Kamis, 09 Oktober 2014

Mengawal Pergerakan Rupiah (Anwar Nasution)

PERGERAKAN rupiah yang bagaikan yoyo akhir-akhir ini merupakan kombinasi berbagai hal.
Pertama, memburuknya kondisi ekonomi internasional. Kedua, kurang baiknya kebijakan pemerintah dalam menghadapi masalah eksternal tersebut. Ketiga, rendahnya integritas ataupun kualitas pendidikan dan pengalaman menteri-menteri pada pemerintahan sekarang (dibandingkan dengan para teknokrat pada awal Orde Baru, misalnya). Keempat, gonjang-ganjing DPR baru yang menimbulkan ketidakpastian politik sehingga mendorong pelarian modal asing dari Indonesia.

Selama masa Orde Baru, pemerintah juga mempekerjakan penasihat asing, terutama dari Universitas Harvard, dan sering kontak dengan pejabat Bank Dunia, IMF, dan ADB. Penasihat asing itu digunakan para teknokrat sebagai sparring partners guna menajamkan analisis serta kebijakannya dan memantau perkembangan ekonomi internasional. Setelah era Reformasi, tidak ada lagi penasihat asing itu karena para politisi alergi terhadap orang asing. Sementara Indonesia juga tak punya lembaga-lembaga penelitian, seperti KDI dan KIEP di Korea.
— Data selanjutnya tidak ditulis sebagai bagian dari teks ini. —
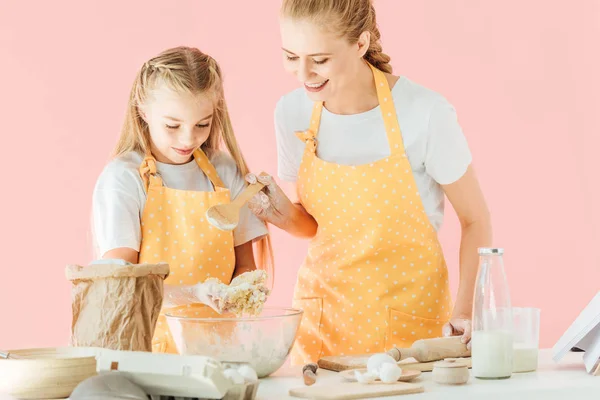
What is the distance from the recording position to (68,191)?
11.6 feet

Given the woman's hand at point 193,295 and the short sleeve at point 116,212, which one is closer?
the woman's hand at point 193,295

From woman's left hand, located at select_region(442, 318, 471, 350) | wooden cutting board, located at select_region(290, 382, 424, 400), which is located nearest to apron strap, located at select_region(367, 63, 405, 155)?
woman's left hand, located at select_region(442, 318, 471, 350)

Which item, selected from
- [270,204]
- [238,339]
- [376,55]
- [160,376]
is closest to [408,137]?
[376,55]

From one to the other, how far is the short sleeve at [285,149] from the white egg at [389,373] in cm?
93

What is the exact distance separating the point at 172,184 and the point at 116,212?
0.17m

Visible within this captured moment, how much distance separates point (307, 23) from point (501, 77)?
6.64ft

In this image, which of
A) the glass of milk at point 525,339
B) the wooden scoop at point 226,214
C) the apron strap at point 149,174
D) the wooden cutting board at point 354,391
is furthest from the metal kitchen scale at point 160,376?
the apron strap at point 149,174

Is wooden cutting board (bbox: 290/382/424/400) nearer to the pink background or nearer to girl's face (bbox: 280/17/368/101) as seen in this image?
girl's face (bbox: 280/17/368/101)

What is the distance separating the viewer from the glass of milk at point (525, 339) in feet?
5.00

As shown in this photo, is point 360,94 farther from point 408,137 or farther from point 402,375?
point 402,375

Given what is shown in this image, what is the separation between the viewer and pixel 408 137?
6.84 ft

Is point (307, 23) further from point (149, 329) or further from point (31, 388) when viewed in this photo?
point (31, 388)

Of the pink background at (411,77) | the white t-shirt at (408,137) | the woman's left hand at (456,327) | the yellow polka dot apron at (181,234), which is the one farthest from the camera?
the pink background at (411,77)

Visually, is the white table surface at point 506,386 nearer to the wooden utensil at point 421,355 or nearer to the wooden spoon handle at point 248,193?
the wooden utensil at point 421,355
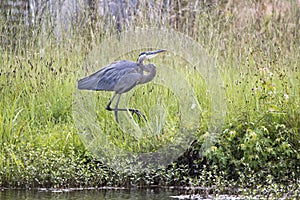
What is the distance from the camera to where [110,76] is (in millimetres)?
6535

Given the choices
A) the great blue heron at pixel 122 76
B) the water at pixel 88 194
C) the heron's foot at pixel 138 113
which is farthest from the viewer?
the heron's foot at pixel 138 113

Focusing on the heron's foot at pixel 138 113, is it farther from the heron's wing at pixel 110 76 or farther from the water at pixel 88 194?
the water at pixel 88 194

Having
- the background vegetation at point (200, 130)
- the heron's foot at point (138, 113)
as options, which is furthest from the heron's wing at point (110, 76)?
the background vegetation at point (200, 130)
Rupiah yang gonjang-ganjing bagaikan yoyo menyebabkan ketidakpastian bagi dunia usaha, terutama yang banyak meminjam dalam mata uang asing. Hampir semua perusahaan besar Indonesia di semua sektor ekonomi (pertambangan, perkebunan, industri manufaktur, dan real estat) membelanjai usahanya dari bank-bank asing di Singapura. Itu kenapa mereka memiliki kantor di Singapura. Devisa hasil ekspornya tak masuk ke Indonesia karena ditahan di negara tersebut untuk membayar utang, sekaligus menggelapkan pajak karena tarif pajak Singapura lebih rendah ketimbang Indonesia.

Memburuknya ekonomi dunia
Ada empat perkembangan internasional yang berdampak buruk pada ekonomi Indonesia. Pertama, penurunan harga komoditas primer (hasil tambang, pertanian, dan perikanan) sejak akhir 2011. Komoditas itu terutama kita ekspor ke Tiongkok dan India yang tadinya mempunyai laju pertumbuhan ekonomi tinggi, 9-10 persen per tahun. Ekonomi Tiongkok meningkat pesat lebih dari 30 tahun terus-menerus setelah Deng Xiaoping beralih ke paham "liberalisasi borjuis" sejak 1983. India beralih ke sistem ekonomi pasar, meninggalkan sosialisme dengan sistem perizinan yang rumit serta serba negara pada 1991. Ekonomi yang tumbuh pesat di kedua negara itu butuh berbagai bahan mentah dan rakyatnya yang kian makmur menuntut makanan yang lebih berkualitas. Berakhirnya stimulus fiskal dan kredit untuk mengatasi krisis keuangan global 2008-2009 telah memperlambat pertumbuhan dua negara raksasa itu.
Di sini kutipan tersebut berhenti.